Excerpted records:
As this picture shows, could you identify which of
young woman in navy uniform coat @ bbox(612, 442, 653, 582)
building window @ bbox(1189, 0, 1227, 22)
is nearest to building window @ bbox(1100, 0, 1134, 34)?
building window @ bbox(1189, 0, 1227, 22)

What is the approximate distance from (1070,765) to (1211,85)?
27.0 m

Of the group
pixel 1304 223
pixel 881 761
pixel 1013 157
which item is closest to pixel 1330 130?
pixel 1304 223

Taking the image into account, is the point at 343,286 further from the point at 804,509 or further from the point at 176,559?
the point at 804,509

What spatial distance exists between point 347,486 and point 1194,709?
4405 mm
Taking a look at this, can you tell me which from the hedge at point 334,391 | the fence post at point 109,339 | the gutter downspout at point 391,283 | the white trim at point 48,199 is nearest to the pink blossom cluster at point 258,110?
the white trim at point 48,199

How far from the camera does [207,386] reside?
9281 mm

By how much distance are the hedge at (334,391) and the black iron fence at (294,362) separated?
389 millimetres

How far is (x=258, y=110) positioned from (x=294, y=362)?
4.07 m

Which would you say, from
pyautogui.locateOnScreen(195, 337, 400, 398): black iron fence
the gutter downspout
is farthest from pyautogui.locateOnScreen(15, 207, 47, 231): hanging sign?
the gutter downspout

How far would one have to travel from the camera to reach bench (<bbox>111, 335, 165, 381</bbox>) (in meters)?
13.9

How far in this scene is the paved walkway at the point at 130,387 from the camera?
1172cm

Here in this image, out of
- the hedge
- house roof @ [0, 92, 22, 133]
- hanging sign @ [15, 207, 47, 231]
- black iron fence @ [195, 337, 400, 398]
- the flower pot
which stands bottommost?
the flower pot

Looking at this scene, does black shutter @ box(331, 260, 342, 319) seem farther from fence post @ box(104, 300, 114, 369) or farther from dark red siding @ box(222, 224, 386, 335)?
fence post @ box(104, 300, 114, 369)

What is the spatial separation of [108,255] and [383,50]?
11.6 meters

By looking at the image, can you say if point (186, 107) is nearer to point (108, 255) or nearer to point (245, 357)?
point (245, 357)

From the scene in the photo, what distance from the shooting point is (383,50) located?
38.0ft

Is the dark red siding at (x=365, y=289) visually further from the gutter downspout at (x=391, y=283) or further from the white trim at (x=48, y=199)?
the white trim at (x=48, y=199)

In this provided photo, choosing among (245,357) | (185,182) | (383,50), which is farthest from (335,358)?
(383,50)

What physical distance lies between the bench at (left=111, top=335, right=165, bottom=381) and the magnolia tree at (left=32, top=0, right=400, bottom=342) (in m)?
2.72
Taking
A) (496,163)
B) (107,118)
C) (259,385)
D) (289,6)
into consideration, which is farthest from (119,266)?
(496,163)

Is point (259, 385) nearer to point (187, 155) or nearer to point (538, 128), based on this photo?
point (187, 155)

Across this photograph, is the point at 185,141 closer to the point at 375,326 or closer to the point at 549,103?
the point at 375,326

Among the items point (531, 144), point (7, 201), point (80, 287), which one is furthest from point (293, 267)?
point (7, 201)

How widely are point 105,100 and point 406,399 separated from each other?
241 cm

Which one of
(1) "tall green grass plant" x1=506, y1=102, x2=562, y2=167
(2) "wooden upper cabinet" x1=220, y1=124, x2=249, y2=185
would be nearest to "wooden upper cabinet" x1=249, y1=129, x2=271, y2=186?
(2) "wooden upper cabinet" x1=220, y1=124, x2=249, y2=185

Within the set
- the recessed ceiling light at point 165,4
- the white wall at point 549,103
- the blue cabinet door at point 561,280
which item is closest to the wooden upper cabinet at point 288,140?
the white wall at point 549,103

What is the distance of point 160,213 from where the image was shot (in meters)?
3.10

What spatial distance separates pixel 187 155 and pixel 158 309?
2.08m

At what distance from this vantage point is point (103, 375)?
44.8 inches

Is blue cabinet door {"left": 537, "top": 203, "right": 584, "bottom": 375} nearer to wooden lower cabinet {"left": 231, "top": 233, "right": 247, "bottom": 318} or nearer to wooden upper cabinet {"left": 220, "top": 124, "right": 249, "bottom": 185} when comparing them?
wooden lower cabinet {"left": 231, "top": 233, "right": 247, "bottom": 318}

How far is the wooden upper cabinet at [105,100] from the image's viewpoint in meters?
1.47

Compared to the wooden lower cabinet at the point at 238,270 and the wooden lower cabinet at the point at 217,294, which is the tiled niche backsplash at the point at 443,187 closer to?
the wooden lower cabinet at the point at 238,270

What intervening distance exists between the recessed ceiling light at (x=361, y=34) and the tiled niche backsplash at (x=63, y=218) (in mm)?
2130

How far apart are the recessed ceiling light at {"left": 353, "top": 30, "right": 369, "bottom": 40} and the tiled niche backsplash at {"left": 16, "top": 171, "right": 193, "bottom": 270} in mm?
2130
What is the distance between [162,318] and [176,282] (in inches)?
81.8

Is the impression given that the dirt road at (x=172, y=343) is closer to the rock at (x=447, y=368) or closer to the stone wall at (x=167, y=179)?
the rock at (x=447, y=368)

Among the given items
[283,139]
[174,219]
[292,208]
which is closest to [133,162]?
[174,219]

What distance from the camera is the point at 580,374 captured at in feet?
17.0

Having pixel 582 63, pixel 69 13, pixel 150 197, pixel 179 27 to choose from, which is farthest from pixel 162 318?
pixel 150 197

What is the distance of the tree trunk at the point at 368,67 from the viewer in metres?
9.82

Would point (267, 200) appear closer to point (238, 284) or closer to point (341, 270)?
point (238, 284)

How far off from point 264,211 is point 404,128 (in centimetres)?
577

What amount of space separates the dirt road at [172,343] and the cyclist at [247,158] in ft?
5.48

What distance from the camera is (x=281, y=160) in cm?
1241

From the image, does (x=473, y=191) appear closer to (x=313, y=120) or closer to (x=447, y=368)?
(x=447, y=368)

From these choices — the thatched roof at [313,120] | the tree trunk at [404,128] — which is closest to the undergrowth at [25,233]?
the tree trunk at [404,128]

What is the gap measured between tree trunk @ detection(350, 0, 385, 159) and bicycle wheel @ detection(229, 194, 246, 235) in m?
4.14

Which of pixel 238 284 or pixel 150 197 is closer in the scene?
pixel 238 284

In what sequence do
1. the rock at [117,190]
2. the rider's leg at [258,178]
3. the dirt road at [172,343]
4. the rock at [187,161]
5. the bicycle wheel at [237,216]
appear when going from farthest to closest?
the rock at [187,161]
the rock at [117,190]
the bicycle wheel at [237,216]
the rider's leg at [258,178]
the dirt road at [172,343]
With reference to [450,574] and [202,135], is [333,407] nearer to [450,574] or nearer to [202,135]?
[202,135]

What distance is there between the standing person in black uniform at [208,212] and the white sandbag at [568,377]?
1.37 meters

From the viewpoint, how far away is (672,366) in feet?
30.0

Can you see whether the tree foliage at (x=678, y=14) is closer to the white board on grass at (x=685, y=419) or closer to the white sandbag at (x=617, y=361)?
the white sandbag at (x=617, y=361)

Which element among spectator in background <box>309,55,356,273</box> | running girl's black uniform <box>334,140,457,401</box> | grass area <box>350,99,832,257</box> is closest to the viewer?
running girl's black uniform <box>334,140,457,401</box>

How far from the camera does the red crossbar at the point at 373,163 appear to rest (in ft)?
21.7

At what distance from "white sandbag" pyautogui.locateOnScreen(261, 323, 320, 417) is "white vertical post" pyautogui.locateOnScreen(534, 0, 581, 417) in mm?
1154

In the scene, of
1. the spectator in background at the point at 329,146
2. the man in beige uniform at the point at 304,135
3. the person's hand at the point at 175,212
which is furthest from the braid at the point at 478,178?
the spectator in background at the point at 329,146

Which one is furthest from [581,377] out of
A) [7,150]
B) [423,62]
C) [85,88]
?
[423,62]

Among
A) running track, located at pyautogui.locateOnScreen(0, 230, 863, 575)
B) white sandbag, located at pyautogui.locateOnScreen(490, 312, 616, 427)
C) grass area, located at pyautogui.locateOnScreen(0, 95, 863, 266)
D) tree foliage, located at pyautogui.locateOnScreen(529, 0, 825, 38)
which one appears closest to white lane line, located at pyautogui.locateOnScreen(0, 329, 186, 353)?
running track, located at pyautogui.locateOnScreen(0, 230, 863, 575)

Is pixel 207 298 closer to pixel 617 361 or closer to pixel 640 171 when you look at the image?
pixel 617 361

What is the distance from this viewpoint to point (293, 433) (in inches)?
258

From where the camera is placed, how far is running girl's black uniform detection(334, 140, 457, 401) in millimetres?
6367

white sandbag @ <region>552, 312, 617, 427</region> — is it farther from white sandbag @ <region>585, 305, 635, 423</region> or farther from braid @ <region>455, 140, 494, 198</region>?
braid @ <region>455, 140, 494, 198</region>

Exercise brief: Copy, character for character, the lines from the line that holds "How far from the camera does the" through the final line of the records above.

Problem solution:
How far from the camera does the red crossbar at the point at 373,163 appear to rest (in ft)?
21.7

At what distance from "white sandbag" pyautogui.locateOnScreen(261, 323, 320, 417) is "white vertical post" pyautogui.locateOnScreen(534, 0, 581, 417) in mm?
1154

In the scene, of
1. the spectator in background at the point at 329,146
2. the man in beige uniform at the point at 304,135
3. the person's hand at the point at 175,212
which is furthest from the braid at the point at 478,178?
the spectator in background at the point at 329,146

Which one is furthest from [581,377] out of
A) [7,150]
B) [423,62]
C) [85,88]
?
[423,62]

Among
A) running track, located at pyautogui.locateOnScreen(0, 230, 863, 575)
B) white sandbag, located at pyautogui.locateOnScreen(490, 312, 616, 427)
C) grass area, located at pyautogui.locateOnScreen(0, 95, 863, 266)
D) tree foliage, located at pyautogui.locateOnScreen(529, 0, 825, 38)
which one appears closest to white lane line, located at pyautogui.locateOnScreen(0, 329, 186, 353)?
running track, located at pyautogui.locateOnScreen(0, 230, 863, 575)

Is pixel 207 298 closer to pixel 617 361 or closer to pixel 640 171 when you look at the image?
pixel 617 361

What is the distance from this viewpoint to point (293, 433) (in inches)?
258

From where the camera is placed, how far is running girl's black uniform detection(334, 140, 457, 401) in millimetres?
6367

white sandbag @ <region>552, 312, 617, 427</region> — is it farther from white sandbag @ <region>585, 305, 635, 423</region> or farther from braid @ <region>455, 140, 494, 198</region>?
braid @ <region>455, 140, 494, 198</region>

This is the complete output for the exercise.